Fortes chuvas assolaram a capital mineira e região metropolitana (RMBH) nos últimos dias. Conforme o Instituto Nacional de Meteorologia (Inmet), somente no mês de janeiro, foram 942,3 mm, sendo 183% a mais que o esperado. Os córregos não suportam o volume de água e transbordam, arrastando tudo. As mudanças climáticas são manchetes em jornais e a preocupação ocorre com as cenas de destruição. As providências urgentes devem ser tomadas, tanto pelo poder público quanto pelo cidadão.

O desenvolvimento urbano não respeitou o trajeto dos cursos d’água, retificando e impermeabilizando canais e solos ao redor. As matas ciliares, companheiras dos córregos, rios e ribeirões, deram lugar a ocupações, sendo muitas delas espontâneas e sem qualquer infraestrutura adequada. As águas limpas se transformaram em despejo para lixo e esgoto.

Belo Horizonte tem cerca de 700 quilômetros de cursos d’água, sendo que mais de 200 deles são canalizados, dificultando a absorção da água da chuva pelo terreno e aumentando a velocidade das correntezas. A rede de drenagem pluvial, incluindo o rio Arrudas e  os córregos do Acaba Mundo e Leitão, entre outros, está no limite, comprometendo o atendimento ao excesso pluviométrico. Os dois córregos e as tubulações precisam ser redimensionados com novos parâmetros para funcionarem com uma efetiva e eficiente rede de drenagem pluvial para atender a cidade.

A Capital foi criada em 1897 e, em 1900, já ocorreu sua primeira inundação. Belo Horizonte está situada em uma região de clima tropical de montanha e, nestes 123 anos, sempre foi impactada por chuvas intensas em diferentes datas, provocando enchentes de grande intensidade. A precipitação pluviométrica comprometeu ainda mais o problema, devido ao aumento de terrenos impermeáveis e ao excesso de descarte irregular de lixo.
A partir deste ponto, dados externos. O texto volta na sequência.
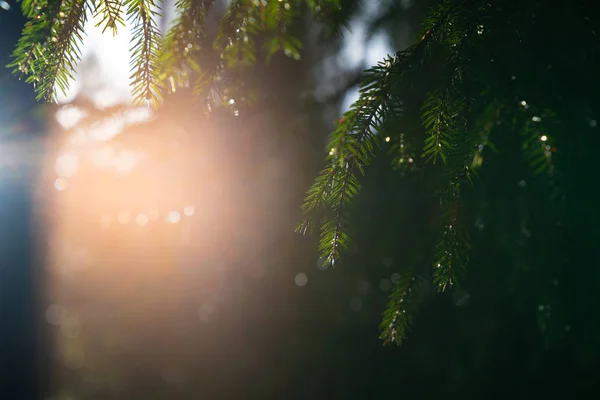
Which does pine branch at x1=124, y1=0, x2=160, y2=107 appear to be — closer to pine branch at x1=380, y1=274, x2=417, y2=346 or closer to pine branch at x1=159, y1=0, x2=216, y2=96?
pine branch at x1=159, y1=0, x2=216, y2=96

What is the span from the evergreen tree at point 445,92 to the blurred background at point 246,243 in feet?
1.79

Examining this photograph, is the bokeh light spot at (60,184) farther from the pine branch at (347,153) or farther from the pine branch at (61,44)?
the pine branch at (347,153)

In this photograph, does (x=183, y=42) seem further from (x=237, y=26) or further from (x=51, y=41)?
(x=51, y=41)

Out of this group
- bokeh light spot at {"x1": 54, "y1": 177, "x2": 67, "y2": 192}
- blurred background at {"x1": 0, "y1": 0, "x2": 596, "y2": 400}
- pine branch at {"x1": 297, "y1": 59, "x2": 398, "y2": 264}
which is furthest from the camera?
bokeh light spot at {"x1": 54, "y1": 177, "x2": 67, "y2": 192}

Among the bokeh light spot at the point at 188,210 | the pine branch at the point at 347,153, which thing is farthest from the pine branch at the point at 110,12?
the bokeh light spot at the point at 188,210

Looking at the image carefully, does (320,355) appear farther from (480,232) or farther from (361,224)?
(480,232)

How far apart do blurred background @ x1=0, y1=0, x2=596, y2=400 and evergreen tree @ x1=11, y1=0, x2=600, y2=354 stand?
21.5 inches

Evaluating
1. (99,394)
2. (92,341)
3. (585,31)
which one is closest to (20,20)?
(585,31)

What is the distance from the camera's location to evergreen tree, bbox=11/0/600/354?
0.79 m

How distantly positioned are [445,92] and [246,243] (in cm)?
194

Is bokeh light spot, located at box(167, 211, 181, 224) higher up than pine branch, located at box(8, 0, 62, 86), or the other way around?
bokeh light spot, located at box(167, 211, 181, 224)

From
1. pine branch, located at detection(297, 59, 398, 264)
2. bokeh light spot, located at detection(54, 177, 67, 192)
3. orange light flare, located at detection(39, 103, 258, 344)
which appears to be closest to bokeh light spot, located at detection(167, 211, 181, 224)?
orange light flare, located at detection(39, 103, 258, 344)

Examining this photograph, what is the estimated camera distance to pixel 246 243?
2.58 metres

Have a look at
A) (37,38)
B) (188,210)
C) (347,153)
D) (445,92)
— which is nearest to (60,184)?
(188,210)
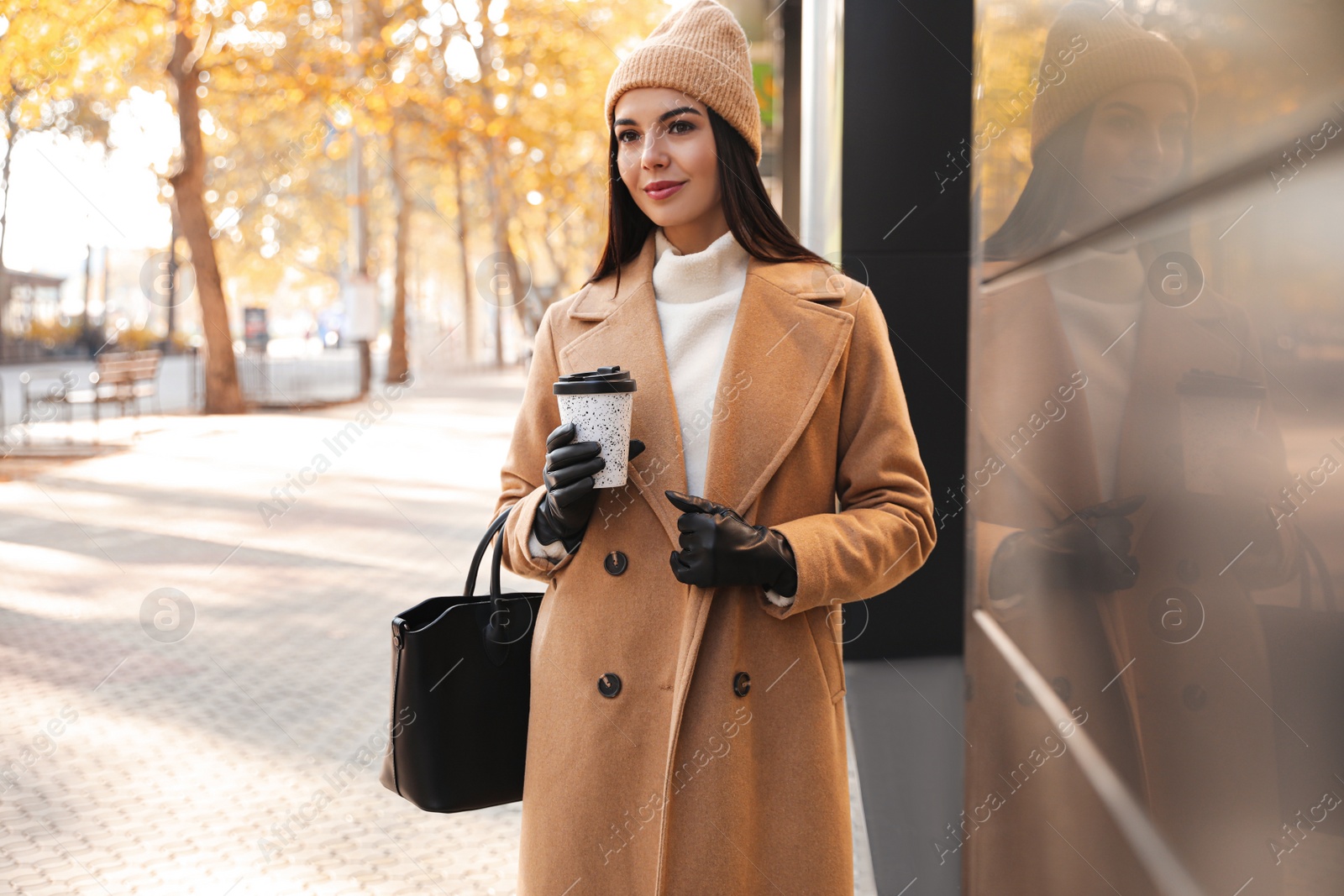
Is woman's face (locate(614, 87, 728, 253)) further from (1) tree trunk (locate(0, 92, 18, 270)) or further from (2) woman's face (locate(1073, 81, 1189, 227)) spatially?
(1) tree trunk (locate(0, 92, 18, 270))

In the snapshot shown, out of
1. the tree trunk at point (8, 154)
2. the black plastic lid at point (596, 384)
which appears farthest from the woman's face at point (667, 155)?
the tree trunk at point (8, 154)

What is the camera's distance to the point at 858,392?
5.97 ft

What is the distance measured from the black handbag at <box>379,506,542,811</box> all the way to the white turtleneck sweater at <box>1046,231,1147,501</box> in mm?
1072

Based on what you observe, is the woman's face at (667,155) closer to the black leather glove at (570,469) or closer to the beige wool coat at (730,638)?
the beige wool coat at (730,638)

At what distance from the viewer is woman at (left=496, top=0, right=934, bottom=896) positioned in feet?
5.75

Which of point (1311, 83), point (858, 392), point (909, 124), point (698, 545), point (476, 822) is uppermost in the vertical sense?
point (909, 124)

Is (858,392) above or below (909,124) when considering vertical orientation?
below

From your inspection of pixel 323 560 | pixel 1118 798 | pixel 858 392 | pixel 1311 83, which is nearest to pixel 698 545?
pixel 858 392

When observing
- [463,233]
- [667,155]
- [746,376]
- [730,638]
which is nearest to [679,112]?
[667,155]

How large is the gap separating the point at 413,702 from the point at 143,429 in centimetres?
1635

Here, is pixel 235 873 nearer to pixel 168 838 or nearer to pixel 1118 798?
pixel 168 838

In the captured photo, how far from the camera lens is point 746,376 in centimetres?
181

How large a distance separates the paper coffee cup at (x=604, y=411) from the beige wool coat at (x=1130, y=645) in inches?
31.3

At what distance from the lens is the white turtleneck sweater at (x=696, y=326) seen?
184 cm
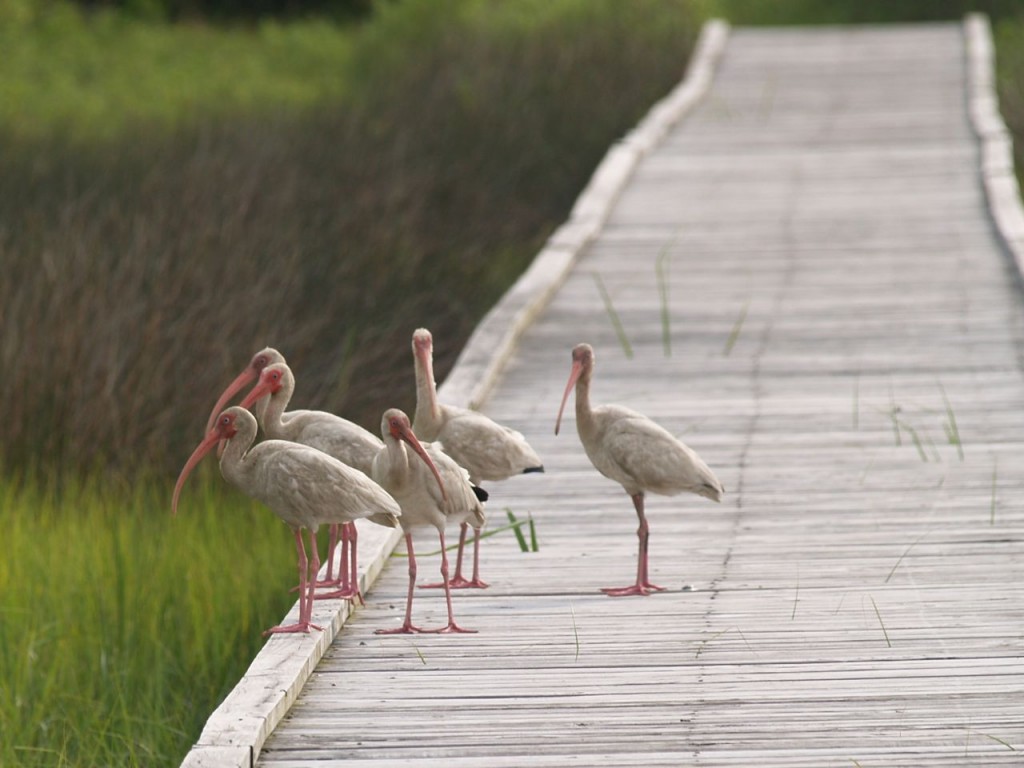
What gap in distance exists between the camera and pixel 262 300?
8.91 metres

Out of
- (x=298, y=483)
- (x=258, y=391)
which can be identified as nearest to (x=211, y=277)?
(x=258, y=391)

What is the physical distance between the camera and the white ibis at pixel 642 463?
5.09 meters

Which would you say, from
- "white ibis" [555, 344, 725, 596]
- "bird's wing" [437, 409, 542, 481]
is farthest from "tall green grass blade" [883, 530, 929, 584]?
"bird's wing" [437, 409, 542, 481]

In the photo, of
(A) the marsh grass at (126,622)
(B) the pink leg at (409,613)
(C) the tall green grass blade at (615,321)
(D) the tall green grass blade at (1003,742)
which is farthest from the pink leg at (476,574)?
(C) the tall green grass blade at (615,321)

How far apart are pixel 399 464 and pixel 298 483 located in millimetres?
275

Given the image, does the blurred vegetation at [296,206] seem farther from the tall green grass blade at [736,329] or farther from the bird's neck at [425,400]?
the bird's neck at [425,400]

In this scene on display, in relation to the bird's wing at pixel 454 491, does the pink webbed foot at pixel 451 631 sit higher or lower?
lower

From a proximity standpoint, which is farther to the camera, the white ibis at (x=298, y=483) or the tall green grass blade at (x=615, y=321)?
the tall green grass blade at (x=615, y=321)

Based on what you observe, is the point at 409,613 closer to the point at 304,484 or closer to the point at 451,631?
the point at 451,631

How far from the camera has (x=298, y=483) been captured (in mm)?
4473

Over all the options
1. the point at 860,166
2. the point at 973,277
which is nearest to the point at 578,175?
the point at 860,166

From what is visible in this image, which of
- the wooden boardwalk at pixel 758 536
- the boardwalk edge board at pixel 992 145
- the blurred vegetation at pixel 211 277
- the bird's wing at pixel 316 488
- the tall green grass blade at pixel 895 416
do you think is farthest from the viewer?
the boardwalk edge board at pixel 992 145

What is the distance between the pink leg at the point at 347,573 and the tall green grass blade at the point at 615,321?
133 inches

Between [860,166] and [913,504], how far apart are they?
7.66 meters
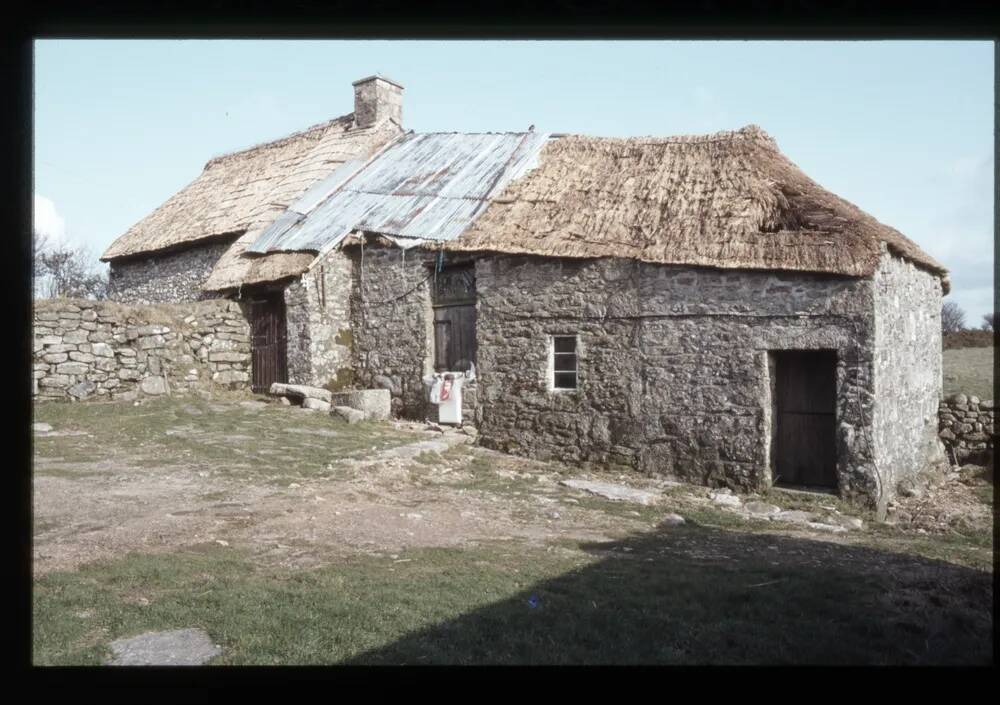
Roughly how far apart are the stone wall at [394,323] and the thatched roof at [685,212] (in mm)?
1186

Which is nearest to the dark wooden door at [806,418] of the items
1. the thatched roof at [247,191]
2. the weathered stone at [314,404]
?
the weathered stone at [314,404]

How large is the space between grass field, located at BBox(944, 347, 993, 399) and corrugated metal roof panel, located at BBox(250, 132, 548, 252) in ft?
33.0

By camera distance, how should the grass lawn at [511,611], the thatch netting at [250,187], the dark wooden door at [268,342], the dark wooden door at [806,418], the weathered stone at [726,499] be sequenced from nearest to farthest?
the grass lawn at [511,611] → the weathered stone at [726,499] → the dark wooden door at [806,418] → the dark wooden door at [268,342] → the thatch netting at [250,187]

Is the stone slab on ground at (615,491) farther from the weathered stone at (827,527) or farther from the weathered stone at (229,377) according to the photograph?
the weathered stone at (229,377)

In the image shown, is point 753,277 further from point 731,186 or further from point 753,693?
point 753,693

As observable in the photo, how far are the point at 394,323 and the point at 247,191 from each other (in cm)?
759

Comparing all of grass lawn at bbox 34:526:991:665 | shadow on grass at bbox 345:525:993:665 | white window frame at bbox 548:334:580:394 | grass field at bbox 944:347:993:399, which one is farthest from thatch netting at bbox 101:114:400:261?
grass field at bbox 944:347:993:399

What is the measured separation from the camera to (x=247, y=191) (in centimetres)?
1997

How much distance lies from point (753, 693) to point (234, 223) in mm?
17330

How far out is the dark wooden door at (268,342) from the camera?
16.0m

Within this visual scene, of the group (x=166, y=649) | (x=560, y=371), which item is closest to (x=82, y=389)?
(x=560, y=371)

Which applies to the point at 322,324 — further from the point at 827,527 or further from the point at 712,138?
the point at 827,527

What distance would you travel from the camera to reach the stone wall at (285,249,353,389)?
600 inches
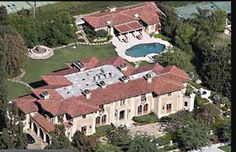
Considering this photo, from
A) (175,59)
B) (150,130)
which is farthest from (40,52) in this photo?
(150,130)

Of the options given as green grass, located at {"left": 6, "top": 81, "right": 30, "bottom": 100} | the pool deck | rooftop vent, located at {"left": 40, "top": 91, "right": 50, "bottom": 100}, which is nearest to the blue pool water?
the pool deck

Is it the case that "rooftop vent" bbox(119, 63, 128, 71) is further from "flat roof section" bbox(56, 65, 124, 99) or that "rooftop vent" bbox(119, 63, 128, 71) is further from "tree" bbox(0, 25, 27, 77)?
"tree" bbox(0, 25, 27, 77)

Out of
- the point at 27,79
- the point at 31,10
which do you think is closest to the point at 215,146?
the point at 27,79

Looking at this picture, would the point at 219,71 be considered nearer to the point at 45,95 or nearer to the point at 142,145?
the point at 142,145

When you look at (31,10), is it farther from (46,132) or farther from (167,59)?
(46,132)

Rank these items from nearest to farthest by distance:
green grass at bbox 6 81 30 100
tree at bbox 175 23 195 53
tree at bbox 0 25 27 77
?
green grass at bbox 6 81 30 100, tree at bbox 0 25 27 77, tree at bbox 175 23 195 53

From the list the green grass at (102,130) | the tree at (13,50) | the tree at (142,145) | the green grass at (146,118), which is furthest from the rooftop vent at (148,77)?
the tree at (13,50)
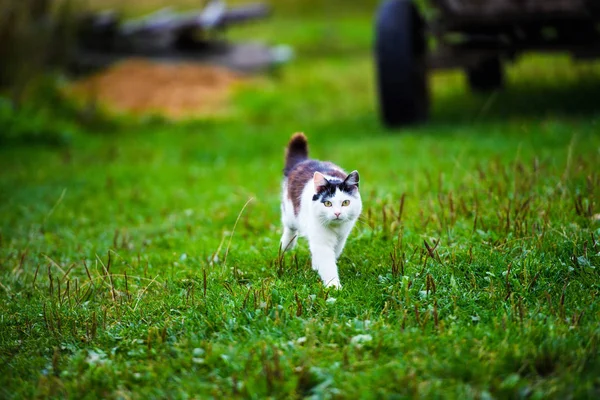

O poder público deve priorizar pavimentos drenantes, jardins verdes pela cidade e uma cultura de educação ambiental. O cidadão também deve fazer sua parte. O lixo precisa ser destinado de modo correto. Alguns estudos já mostram que 80% dos bairros de Belo Horizonte estarão vulneráveis às variações climáticas se a situação não mudar até 2030. A mudança deve começar agora para evitar tragédias ainda maiores.

Todo plano diretor de uma cidade precisa ser atualizado periodicamente e em todas as suas disciplinas técnicas. A cidade é um organismo vivo e está sempre mudando suas exigências urbanísticas. As variáveis norteadoras das definições e dimensões de avenidas, ruas, praças, jardins, do sistema de transporte (mobilidade urbana), do sistema elétrico e de drenagem pluvial etc. são bem diferentes daquelas quando a cidade foi criada.

Um plano diretor corretivo, elaborado por uma equipe interdisciplinar (profissionais de diferentes áreas técnicas), focado na valorização histórica municipal e de seus valores culturais, assim como do patrimônio arquitetônico e urbanístico, permitirá implantar correções e atualizações adequadas para prevenir novas enchentes e tragédias.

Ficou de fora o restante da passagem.